Below is a pretty thorough legal analysis by William Kibler of The Altoona Mirror with regard to the recent email by Mike McQueary which seems to contradict his testimony before the grand jury investigating the Penn State sex scandal and cover-up.
Kibler writes, that McQueary may have damaged his credibility this week as a prosecution witness in the Jerry Sandusky child sexual abuse case, when he claimed he contacted police after allegedly witnessing Sandusky raping a boy, according to legal experts.
The claim seems at odds with the grand jury presentment in the case and with local police agencies, which said McQueary didn't report the rape in 2002.
McQueary's claim, made to a friend in an email and released to The Associated Press, "absolutely" damages his credibility as a witness, said Thomas M. Dickey, an Altoona defense lawyer.
Other legal experts aren't so sure, writes Kibler.
McQueary's claim was the good news for Sandusky's defense this week - after the bad news of Sandusky's televised interview with Bob Costas on NBC, in which he admitted to showering with boys, Dickey said.
While Sandusky's admission gives ground unnecessarily, McQueary's claim is "a hole," an opening that the defense can exploit at trial, Dickey said.
"Pin him down, turn that one lie into 30 lies" by "pounding" for inconsistencies among all the scraps of communication the defense can find, he said. "Everything that person ever said or thought relative to that case."
But even one lie helps, reported Kibler.
"False in one, false in all," he said.
It's not surprising the opening came as it did, Dickey said.
"Usually when you find the good stuff, it's when people have their guards down, like an email to a friend," he said.
Defense lawyer Patrick Artur of Philadelphia was more circumspect.
The grand jury presentment isn't evidence, merely a summary of what the grand jury found, Artur said.
"That summary could well leave out a lot of specific information," former Blair County District Attorney William Haberstroh said. "You almost would need to see the transcript."
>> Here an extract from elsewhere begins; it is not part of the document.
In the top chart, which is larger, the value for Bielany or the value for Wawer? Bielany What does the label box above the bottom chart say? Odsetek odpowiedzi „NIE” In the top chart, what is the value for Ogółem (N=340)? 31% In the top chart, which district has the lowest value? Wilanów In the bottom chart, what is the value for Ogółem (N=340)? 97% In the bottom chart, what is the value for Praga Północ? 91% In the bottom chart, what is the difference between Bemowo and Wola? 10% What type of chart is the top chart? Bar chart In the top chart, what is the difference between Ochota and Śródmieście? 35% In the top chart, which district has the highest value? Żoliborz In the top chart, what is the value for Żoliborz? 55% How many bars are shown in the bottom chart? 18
Whether the email statement contradicts McQueary's grand jury testimony depends on exactly what prosecutors asked him and how he answered, Haberstroh said.
If prosecutors didn't ask directly whether he went to police, it's not necessarily surprising he didn't volunteer the information, because prosecutors generally keep their questioning narrow and focused in grand jury proceedings, Haberstroh said.
They don't want to bring up extraneous issues that could get in the way of convincing the grand jury there's probable cause to recommend charges, Haberstroh said.
"So we don't know whether [McQueary's email statement] is contradictory or not," Artur said.
McQueary made his recent claim under duress. Media commentators have attacked him for not stopping the rape and not reporting it to police, based on the grand jury presentment, writes Kibler.
"He wanted to leave the impression he did something," Artur said. "That he didn't just whistle past the showers and keep on going."
But prosecutors and his own lawyer should tell him to "zip it," Artur said.
Likewise, it's natural for defendants to want to talk, but Sandusky needs to bide time until trial, Dickey said.
"If I were representing Sandusky, I would be sitting back watching them all unravel," he said.
The upcoming preliminary hearing will be an opportunity for the defense to gather ammunition to inflict further damage, generating lots of specifics it can exploit at trial for inconsistencies, Dickey said.
"You have to attack, attack, attack their credibility," Dickey said. "To show these people are lying, stretching the truth, exaggerating, whatever."
Those kinds of attacks can be fruitful, writes Kibler.
"The truth of the matter is that most people exaggerate, say things they don't mean, even say things that are not true, all the time," said John Burkoff, a law professor at the University of Pittsburgh.
And defense lawyers can turn an acorn into an oak tree, Artur said.
Marshaling witnesses to present credible testimony at trial in a case like Sandusky's is a path fraught with peril for the prosecution, Burkoff said.
The "scorching" coverage of the case may have given other victims the confidence to come forward to reveal abuse by Sandusky, whose community stature could have been intimidating before, he said.
But that coverage also might embolden false victims to come forward, he said.
If the prosecution isn't careful enough to cull them out, and if one gets into the witness group at trial, and the defense exposes that victim, it could jeopardize the whole case, he said.
Conversely, if there's an absolutely convincing case against one victim, the "spillover effect" can help convince the trial jury about the rest, he said.
In the grand jury presentment, the alleged 2002 rape stood out as probably the most convincing incident, so the doubt that may be cast by McQueary's recent email could be especially damaging, it seems.
"I'm willing to predict you're going to see more and more inconsistencies," Dickey said.
Still, a single exaggeration or lie - if such was the case with McQueary's email - is rarely enough to totally discredit testimony, Burkoff said.
McQueary's claim isn't going to destroy the state's case, Artur predicted.